Create custom configurations in Apache Spark configurations

Follow the steps below to create an Apache Spark Configuration in Synapse Studio.

  1. Select Manage > Apache Spark configurations.

  2. Select New button to create a new Apache Spark configuration, or select Import a local .json file to your workspace.

  3. New Apache Spark configuration page will be opened after you select New button.

  4. For Name, you can enter your preferred and valid name.

  5. For Description, you can input some description in it.

  6. For Annotations, you can add annotations by clicking the New button, and also you can delete existing annotations by selecting and clicking Delete button.

  7. For Configuration properties, customize the configuration by clicking Add button to add properties. If you don't add a property, Azure Synapse will use the default value when applicable.

    Screenshot that create spark configuration.

  8. Select Continue button.

  9. Select Create button when the validation succeeded.

  10. Publish all.

Note

Upload Apache Spark configuration feature has been removed.

Pools using an uploaded configuration need to be updated. Update your pool's configuration by selecting an existing configuration or creating a new configuration in the Apache Spark configuration menu for the pool. If no new configuration is selected, jobs for these pools will be run using the default configuration in the Spark system settings.

Create an Apache Spark Configuration in already existing Apache Spark pool

Follow the steps below to create an Apache Spark configuration in an existing Apache Spark pool.

  1. Select an existing Apache Spark pool, and select action "..." button.

  2. Select the Apache Spark configuration in the content list.

    Screenshot that apache spark configuration.

  3. For Apache Spark configuration, you can select an already created configuration from the drop-down list, or select +New to create a new configuration.

    • If you select +New, the Apache Spark Configuration page will open, and you can create a new configuration by following the steps in Create custom configurations in Apache Spark configurations.

    • If you select an existing configuration, the configuration details will be displayed at the bottom of the page, you can also select the Edit button to edit the existing configuration.

      Screenshot that edit spark configuration.

  4. Select View Configurations to open the Select a Configuration page. All configurations will be displayed on this page. You can select a configuration that you want to use on this Apache Spark pool.

    Screenshot that select a configuration.

  5. Select Apply button to save your action.

Create an Apache Spark Configuration in the Notebook's configure session

If you need to use a custom Apache Spark Configuration when creating a Notebook, you can create and configure it in the configure session by following the steps below.

  1. Create a new/Open an existing Notebook.

  2. Open the Properties of this notebook.

  3. Select Configure session to open the Configure session page.

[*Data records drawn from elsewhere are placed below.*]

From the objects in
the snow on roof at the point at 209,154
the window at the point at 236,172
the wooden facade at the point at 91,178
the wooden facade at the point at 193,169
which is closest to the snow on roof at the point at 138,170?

  4. Scroll down the configure session page, for Apache Spark configuration, expand the drop-down menu, you can select New button to create a new configuration. Or select an existing configuration, if you select an existing configuration, select the Edit icon to go to the Edit Apache Spark configuration page to edit the configuration.

  5. Select View Configurations to open the Select a Configuration page. All configurations will be displayed on this page. You can select a configuration that you want to use.

    Screenshot that create configuration in configure session.

Create an Apache Spark Configuration in Apache Spark job definitions

When you're creating a spark job definition, you need to use Apache Spark configuration, which can be created by following the steps below:

  1. Create a new/Open an existing Apache Spark job definition.

  2. For Apache Spark configuration, you can select the New button to create a new configuration. Or select an existing configuration in the drop-down menu, if you select an existing configuration, select the Edit icon to go to the Edit Apache Spark configuration page to edit the configuration.

  3. Select View Configurations to open the Select a Configuration page. All configurations will be displayed on this page. You can select a configuration that you want to use.

    Screenshot that create configuration in spark job definitions.

Note

If the Apache Spark configuration in the Notebook and Apache Spark job definition does not do anything special, the default configuration will be used when running the job.

Import and Export an Apache Spark configuration

You can import .txt/.conf/.json config in three formats and then convert it to artifact and publish it. And can also export to one of these three formats.

  • Import .txt/.conf/.json configuration from local.

    Screenshot that import config.

  • Export .txt/.conf/.json configuration to local.

    Screenshot that export config.

For .txt config file and .conf config file, you can refer to the following examples:


spark.synapse.key1 sample
spark.synapse.key2 true
# spark.synapse.key3 sample2

For .json config file, you can refer to the following examples:

{
"configs": {
   "spark.synapse.key1": "hello world",
"spark.synapse.key2": "true"
},
"annotations": [
   "Sample"
]
}

Note

Synapse Studio will continue to support terraform or bicep-based configuration files.